= What is required =
Set down verbatim everything from "It got me thinking" down to "the next point..." in the passage on researching siblings in genealogy below.

= Provided passage =

>>>>>

In On writing it all down: 2. Paper family trees I talked about the difficulties of recording siblings on a family tree – namely that they do take up a lot of space on an already crowded page.
It got me thinking that siblings and extended family are really important. Most genealogists, in tracing their families, focus mainly on the direct lines. This is understandable, and for me too they are always the priority. But that doesn’t mean we should neglect our ancestors’ brother and sisters, and even cousins.
For one thing, research around the lives of siblings can be just as useful for providing the sort of background that I talked about in On getting more from the records. Can’t find much on your ancestor? Check out one of their siblings and see what they’re up to around the same time. Not foolproof, but often very interesting! This is particularly true if your ancestors’ tended to all work in the same industry or live in the same areas. Which leads me onto the next point...

<<<<<

= Source material =
>>>>>

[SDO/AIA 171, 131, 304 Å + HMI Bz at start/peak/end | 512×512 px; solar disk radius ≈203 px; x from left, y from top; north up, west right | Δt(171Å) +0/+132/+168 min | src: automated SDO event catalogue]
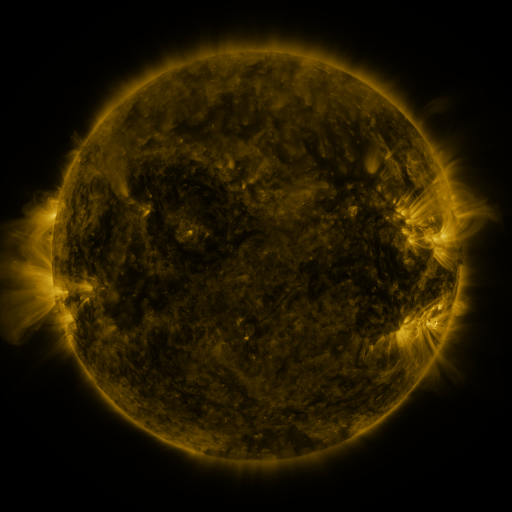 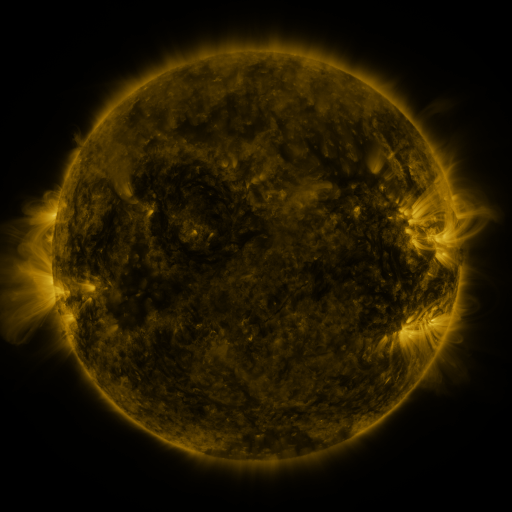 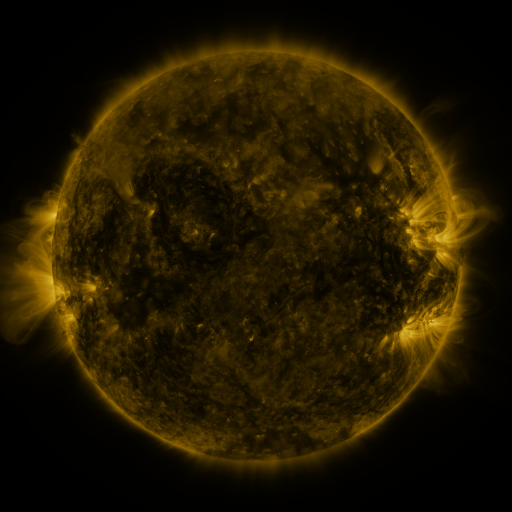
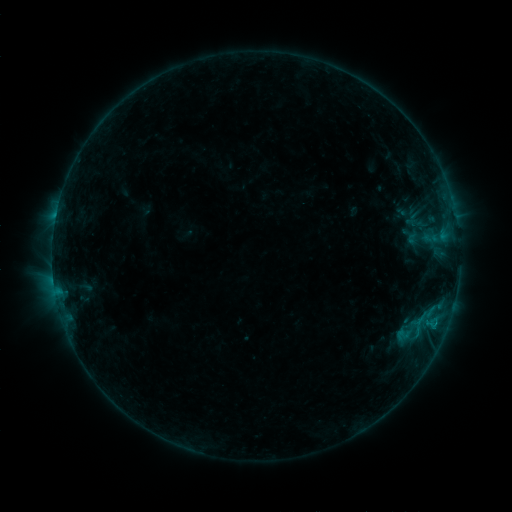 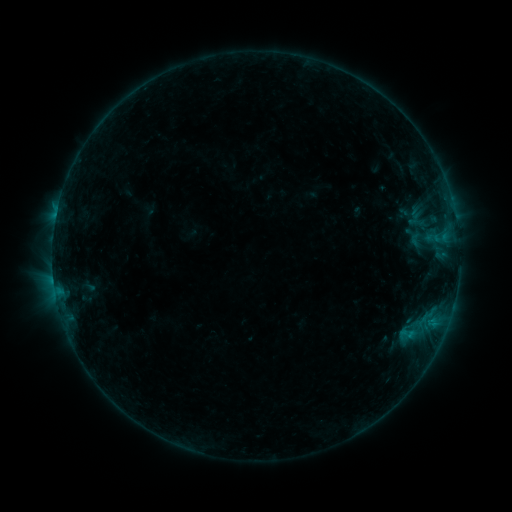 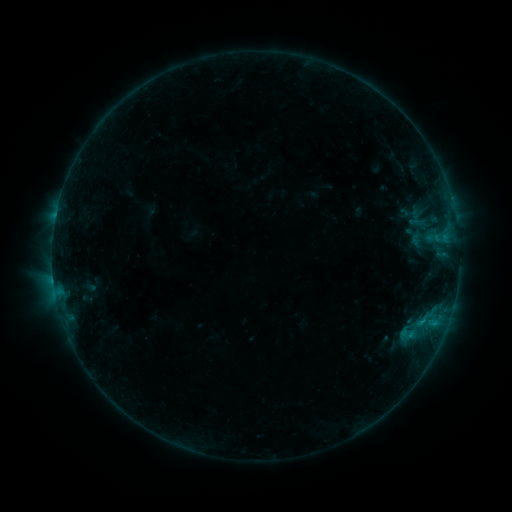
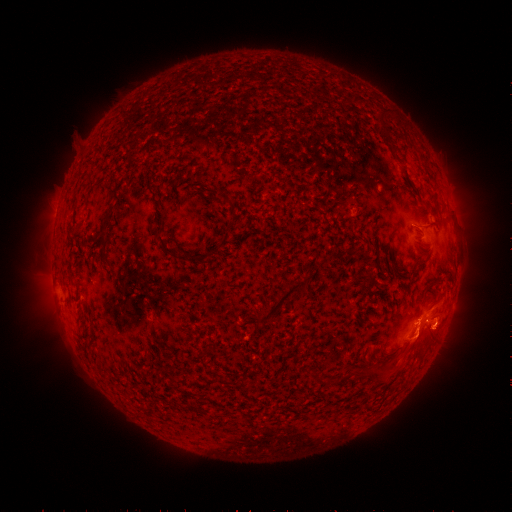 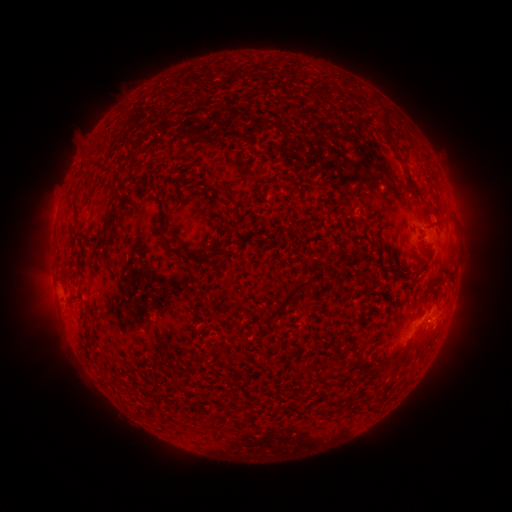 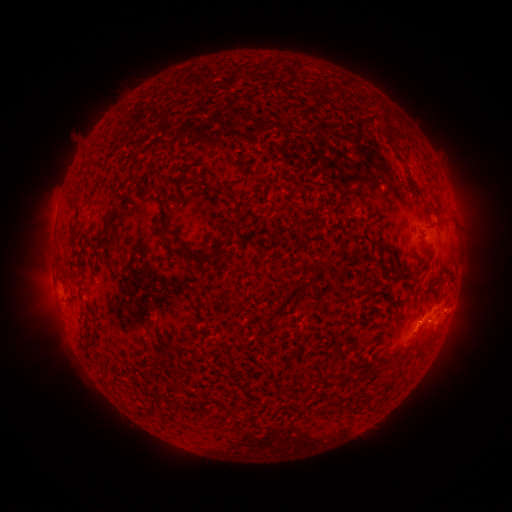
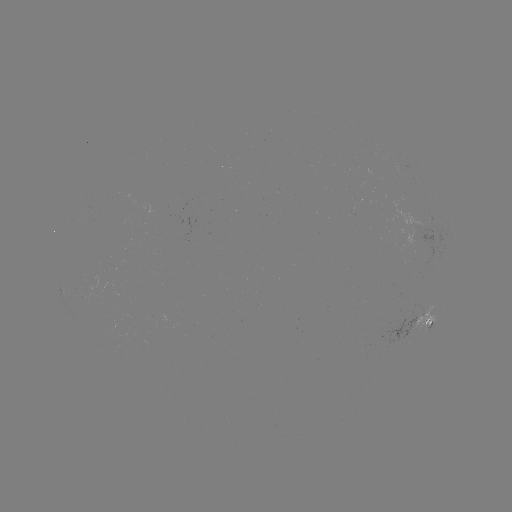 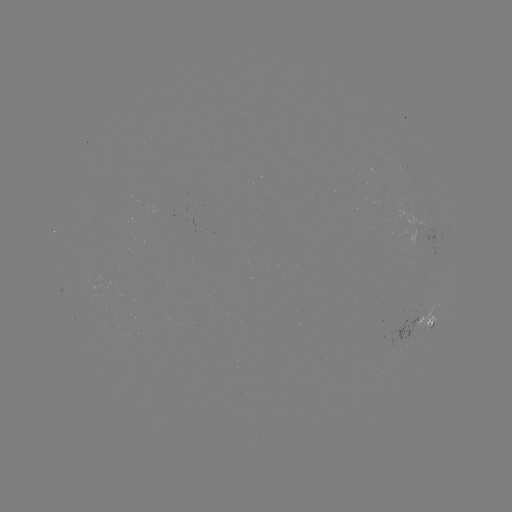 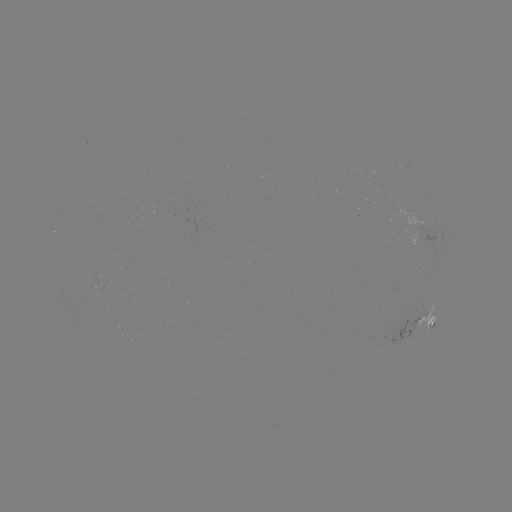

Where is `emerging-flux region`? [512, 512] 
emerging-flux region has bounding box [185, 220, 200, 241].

<<<<<

= Task solution =
It got me thinking that siblings and extended family are really important. Most genealogists, in tracing their families, focus mainly on the direct lines. This is understandable, and for me too they are always the priority. But that doesn’t mean we should neglect our ancestors’ brother and sisters, and even cousins.
For one thing, research around the lives of siblings can be just as useful for providing the sort of background that I talked about in On getting more from the records. Can’t find much on your ancestor? Check out one of their siblings and see what they’re up to around the same time. Not foolproof, but often very interesting! This is particularly true if your ancestors’ tended to all work in the same industry or live in the same areas. Which leads me onto the next point...